§ **Estratto della fonte**
□ □ □

Caso Lusi, una beffa per Rutelli

I soldi sottratti al partito dal tesoriere della Margherita devono tornare  allo Stato. Lo dice la Corte dei Conti; così non solo rovina il beau geste che l'ex leader voleva fare di fronte all'opinione pubblica, ma crea un precedente sul destino dei 'tesoretti'

Per Francesco Rutelli sarebbe, con ogni probabilità, l'ultima amarissima beffa. Per mesi ha ribadito in ogni sede, con indignata veemenza, l'impegno solenne a restituire allo Stato i milioni del rimborso elettorale sottratti alle casse della sua Margherita dall'ex tesoriere e amico Luigi Lusi.

La procura della Corte dei Conti del Lazio, adesso, rischia di rovinargli il beau geste a lungo preparato di fronte all'opinione pubblica. Perché i magistrati contabili, la cui inchiesta si è sviluppata in parallelo a quella penale, nell'atto di citazione emesso il 16 aprile scorso nei confronti di Lusi (e nel precedente invito a dedurre inviato all'ex senatore Pd) hanno espresso una posizione netta: i soldi di cui secondo l'accusa l'ex tesoriere si sarebbe impossessato indebitamente appartengono allo Stato, dunque ai cittadini, e non al partito dai cui bilanci sono stati prelevati. Pertanto devono tornare direttamente all'erario, il vero danneggiato, senza ripassare per le mani del padre fondatore della ex Margherita. Il tutto nonostante il collegio dei liquidatori del partito abbia lavorato in tutti questi mesi per recuperare la totalità dei beni sottratti, in funzione della prevista restituzione alle casse pubbliche.

La tesi dei magistrati contabili spalanca interrogativi urgenti sul destino e l'effettiva titolarità dei più o meno consistenti tesoretti depositati nei bilanci di tutti i partiti, defunti e viventi, percettori di rimborso. I fondi che non vengono adoperati in campagna elettorale per le finalità espressamente previste dalla legge, puntualizzano in sostanza i procuratori contabili nell'atto di citazione, poiché provengono dal bilancio dello Stato appartengono a quest'ultimo e sono da considerare a tutti gli effetti pubblici.

□ □ □

§ **Lavoro da svolgere**
A) Rispondi a queste domande sull'articolo sul caso Lusi, una riga per ciascuna:
(i) Quale incarico aveva Luigi Lusi nella Margherita?
(ii) La procura della Corte dei Conti di quale regione ha condotto l'inchiesta?
(iii) In quale data è stato emesso l'atto di citazione nei confronti di Lusi?
B) Stabilisci se ciascuna affermazione concorda con l'articolo sul caso Lusi. Rispondi sì o no e cita le parole dell'articolo che lo provano.
(i) Per i magistrati contabili, i soldi sottratti appartengono al partito.
(ii) L'inchiesta della Corte dei Conti si è svolta in parallelo a quella penale.
(iii) Il collegio dei liquidatori ha cercato di recuperare tutti i beni sottratti.
C) Prosegui l'articolo sul caso Lusi partendo dopo la sua ultima frase.
I dati non servono per questo lavoro.

□ □ □

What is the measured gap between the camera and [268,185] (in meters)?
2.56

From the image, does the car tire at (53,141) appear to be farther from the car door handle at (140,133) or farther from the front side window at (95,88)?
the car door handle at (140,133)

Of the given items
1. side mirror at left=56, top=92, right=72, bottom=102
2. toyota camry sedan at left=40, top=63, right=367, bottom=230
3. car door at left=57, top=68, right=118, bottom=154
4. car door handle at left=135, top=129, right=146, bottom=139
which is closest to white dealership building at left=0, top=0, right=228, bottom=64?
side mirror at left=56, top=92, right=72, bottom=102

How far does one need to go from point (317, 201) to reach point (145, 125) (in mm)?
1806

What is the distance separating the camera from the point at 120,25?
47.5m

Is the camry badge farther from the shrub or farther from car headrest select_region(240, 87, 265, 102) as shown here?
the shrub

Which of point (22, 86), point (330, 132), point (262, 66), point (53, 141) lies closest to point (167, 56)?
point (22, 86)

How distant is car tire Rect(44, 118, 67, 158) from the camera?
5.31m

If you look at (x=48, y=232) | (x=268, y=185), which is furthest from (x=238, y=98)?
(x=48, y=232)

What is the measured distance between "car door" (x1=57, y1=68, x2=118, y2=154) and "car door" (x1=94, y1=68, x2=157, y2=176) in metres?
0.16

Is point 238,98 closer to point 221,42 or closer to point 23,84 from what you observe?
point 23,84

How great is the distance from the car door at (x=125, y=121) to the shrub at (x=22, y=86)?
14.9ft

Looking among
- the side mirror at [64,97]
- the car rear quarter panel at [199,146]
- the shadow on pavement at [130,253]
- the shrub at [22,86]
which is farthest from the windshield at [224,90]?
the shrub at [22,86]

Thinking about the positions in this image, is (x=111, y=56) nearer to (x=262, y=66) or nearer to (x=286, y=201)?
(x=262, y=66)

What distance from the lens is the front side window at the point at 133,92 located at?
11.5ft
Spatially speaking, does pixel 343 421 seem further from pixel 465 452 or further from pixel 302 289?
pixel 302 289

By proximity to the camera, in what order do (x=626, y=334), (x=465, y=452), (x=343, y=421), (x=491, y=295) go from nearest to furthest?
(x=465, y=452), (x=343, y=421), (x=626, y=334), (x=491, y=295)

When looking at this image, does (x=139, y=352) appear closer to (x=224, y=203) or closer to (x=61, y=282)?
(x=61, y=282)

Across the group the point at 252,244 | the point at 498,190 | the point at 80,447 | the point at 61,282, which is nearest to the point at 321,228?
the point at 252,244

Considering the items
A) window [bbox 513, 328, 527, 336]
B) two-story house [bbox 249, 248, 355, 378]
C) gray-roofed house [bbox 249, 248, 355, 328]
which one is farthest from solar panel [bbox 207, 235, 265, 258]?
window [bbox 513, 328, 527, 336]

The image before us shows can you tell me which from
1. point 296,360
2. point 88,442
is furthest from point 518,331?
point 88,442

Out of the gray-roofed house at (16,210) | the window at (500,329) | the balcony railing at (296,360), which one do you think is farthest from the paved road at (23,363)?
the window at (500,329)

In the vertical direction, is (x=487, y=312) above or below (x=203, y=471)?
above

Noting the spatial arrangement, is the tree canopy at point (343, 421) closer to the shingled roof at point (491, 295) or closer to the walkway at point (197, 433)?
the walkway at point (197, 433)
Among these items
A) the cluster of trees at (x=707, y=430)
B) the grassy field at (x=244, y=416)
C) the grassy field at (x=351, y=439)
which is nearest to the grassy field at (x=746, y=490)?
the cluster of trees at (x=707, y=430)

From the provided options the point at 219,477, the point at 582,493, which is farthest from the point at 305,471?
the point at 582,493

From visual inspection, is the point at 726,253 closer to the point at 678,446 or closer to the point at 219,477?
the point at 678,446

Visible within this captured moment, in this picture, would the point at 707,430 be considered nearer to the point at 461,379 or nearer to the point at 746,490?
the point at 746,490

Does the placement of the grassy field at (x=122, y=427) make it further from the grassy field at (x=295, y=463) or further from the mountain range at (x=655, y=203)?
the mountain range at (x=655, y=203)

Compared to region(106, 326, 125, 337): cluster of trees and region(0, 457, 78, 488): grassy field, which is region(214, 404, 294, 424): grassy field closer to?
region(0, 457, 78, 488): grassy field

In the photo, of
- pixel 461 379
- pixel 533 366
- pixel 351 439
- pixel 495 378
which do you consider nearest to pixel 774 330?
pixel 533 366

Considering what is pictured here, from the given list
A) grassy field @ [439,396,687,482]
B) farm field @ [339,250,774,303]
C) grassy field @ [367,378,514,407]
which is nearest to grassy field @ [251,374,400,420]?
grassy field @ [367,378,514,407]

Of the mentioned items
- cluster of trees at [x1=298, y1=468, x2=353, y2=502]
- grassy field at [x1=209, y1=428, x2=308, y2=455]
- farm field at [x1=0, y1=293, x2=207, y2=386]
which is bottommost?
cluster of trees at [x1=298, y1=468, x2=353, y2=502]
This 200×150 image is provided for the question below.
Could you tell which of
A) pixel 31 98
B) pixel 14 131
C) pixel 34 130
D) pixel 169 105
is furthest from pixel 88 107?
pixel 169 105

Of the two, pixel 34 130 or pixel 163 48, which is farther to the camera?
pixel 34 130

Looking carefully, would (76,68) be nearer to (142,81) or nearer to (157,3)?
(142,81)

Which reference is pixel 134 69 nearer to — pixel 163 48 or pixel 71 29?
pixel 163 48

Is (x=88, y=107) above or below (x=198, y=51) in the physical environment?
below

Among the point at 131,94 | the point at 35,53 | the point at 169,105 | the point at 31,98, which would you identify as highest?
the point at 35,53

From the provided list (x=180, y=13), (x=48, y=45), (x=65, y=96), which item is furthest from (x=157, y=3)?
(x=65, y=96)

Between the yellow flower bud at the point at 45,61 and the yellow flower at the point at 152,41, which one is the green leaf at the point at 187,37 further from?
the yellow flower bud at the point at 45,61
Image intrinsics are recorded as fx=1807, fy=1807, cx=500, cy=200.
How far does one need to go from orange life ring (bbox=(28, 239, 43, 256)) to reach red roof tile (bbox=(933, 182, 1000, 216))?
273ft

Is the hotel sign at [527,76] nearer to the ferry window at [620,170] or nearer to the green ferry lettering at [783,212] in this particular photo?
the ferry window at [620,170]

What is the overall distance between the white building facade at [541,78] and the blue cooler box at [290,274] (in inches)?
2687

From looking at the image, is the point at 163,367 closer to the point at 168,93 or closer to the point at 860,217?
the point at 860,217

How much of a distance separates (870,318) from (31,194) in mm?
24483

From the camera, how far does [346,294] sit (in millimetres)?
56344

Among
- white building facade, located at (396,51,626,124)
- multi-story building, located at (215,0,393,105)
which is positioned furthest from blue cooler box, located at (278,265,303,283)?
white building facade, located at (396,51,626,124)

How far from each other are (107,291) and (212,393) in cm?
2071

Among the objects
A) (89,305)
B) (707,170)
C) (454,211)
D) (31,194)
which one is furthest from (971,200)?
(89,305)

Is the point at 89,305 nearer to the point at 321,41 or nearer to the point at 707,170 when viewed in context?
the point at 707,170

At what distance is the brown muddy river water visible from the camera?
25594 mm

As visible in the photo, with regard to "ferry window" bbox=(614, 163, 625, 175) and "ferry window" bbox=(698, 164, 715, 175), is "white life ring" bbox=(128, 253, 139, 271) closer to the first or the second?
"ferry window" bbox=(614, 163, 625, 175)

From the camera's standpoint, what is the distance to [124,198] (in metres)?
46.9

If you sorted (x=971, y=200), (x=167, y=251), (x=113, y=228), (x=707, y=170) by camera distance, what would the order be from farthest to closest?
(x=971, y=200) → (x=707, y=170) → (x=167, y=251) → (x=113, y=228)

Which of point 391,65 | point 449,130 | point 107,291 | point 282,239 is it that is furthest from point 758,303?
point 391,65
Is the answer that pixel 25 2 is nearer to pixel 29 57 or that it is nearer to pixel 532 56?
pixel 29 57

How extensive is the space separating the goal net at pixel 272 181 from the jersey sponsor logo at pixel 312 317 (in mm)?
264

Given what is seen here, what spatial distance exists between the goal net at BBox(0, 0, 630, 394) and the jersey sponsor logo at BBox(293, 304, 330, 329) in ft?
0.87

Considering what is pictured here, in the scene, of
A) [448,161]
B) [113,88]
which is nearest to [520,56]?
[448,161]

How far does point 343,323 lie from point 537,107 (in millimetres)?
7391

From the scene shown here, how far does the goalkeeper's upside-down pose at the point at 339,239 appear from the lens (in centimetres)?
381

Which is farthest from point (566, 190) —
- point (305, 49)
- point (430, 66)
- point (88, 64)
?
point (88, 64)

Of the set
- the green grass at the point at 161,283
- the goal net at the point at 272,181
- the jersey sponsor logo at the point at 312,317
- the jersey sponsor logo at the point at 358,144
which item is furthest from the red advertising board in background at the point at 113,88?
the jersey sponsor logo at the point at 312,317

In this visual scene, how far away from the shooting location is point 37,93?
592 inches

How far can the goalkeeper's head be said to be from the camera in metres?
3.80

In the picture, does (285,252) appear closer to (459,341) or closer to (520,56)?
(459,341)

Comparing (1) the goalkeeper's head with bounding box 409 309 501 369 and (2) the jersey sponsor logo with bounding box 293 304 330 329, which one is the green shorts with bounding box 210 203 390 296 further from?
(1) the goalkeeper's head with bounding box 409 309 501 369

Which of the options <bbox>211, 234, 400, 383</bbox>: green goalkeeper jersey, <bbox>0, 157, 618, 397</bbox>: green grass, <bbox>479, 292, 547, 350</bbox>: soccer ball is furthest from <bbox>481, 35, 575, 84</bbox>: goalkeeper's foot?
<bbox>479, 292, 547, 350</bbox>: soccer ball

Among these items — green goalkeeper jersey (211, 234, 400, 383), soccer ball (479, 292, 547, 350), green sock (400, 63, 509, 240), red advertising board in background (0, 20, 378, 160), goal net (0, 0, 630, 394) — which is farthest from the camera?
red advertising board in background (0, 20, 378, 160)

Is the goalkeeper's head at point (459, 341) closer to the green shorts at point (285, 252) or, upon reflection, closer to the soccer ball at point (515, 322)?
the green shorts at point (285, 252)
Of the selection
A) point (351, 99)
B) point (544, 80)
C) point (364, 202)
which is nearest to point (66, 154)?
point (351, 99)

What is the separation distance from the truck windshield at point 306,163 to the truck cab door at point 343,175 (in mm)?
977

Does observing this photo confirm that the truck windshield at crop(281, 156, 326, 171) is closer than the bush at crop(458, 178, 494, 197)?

□ □ □

§ **Le risposte**
A)
(i) Era il tesoriere.
(ii) Il Lazio.
(iii) Il 16 aprile.

B)
(i) No: "appartengono allo Stato, dunque ai cittadini, e non al partito dai cui bilanci sono stati prelevati".
(ii) Sì: "la cui inchiesta si è sviluppata in parallelo a quella penale".
(iii) Sì: "il collegio dei liquidatori del partito abbia lavorato in tutti questi mesi per recuperare la totalità dei beni sottratti".

C)
Proprio poco fa, presso la sezione giurisdizionale della Corte dei Conti del Lazio, si è conclusa l'udienza in camera di consiglio per la convalida del sequestro conservativo dei beni intestati a Lusi, chiesto dai magistrati contabili contestualmente all'atto di citazione e autorizzato con decreto il 23 aprile scorso dal presidente Ivan De Musso.

Dalla villa di Genzano all'attico centralissimo di via Monserrato a Roma, passando per il box auto acquistato in via Flaminia. Dalle cinque case di Capistrello, in provincia de L'Aquila, alle polizze assicurative e ai conti correnti. In totale 22 milioni e 810 mila euro, la cifra di cui Lusi, indagato dalla procura di Roma per associazione a delinquere e appropriazione indebita, si sarebbe impossessato tra il 2007 e il 2011. Una parte di questi, 6 milioni e 100 mila euro, sono però già tornati all'erario sotto forma di imposte e tasse e dunque, secondo i legali di Lusi, vanno defalcati dalla somma su cui potrà intervenire il sequestro. La procura della Corte dei Conti ha dato oggi parere favorevole su quest'ultimo punto. L'esito dell'udienza arriverà, per iscritto, entro una decina di giorni e dovrebbe confermare il provvedimento. Anche perché lo stesso Lusi ha domandato espressamente di essere autorizzato a devolvere i beni oggetto del sequestro allo Stato e i suoi legali, oggi, non si sono opposti alla richiesta di convalida.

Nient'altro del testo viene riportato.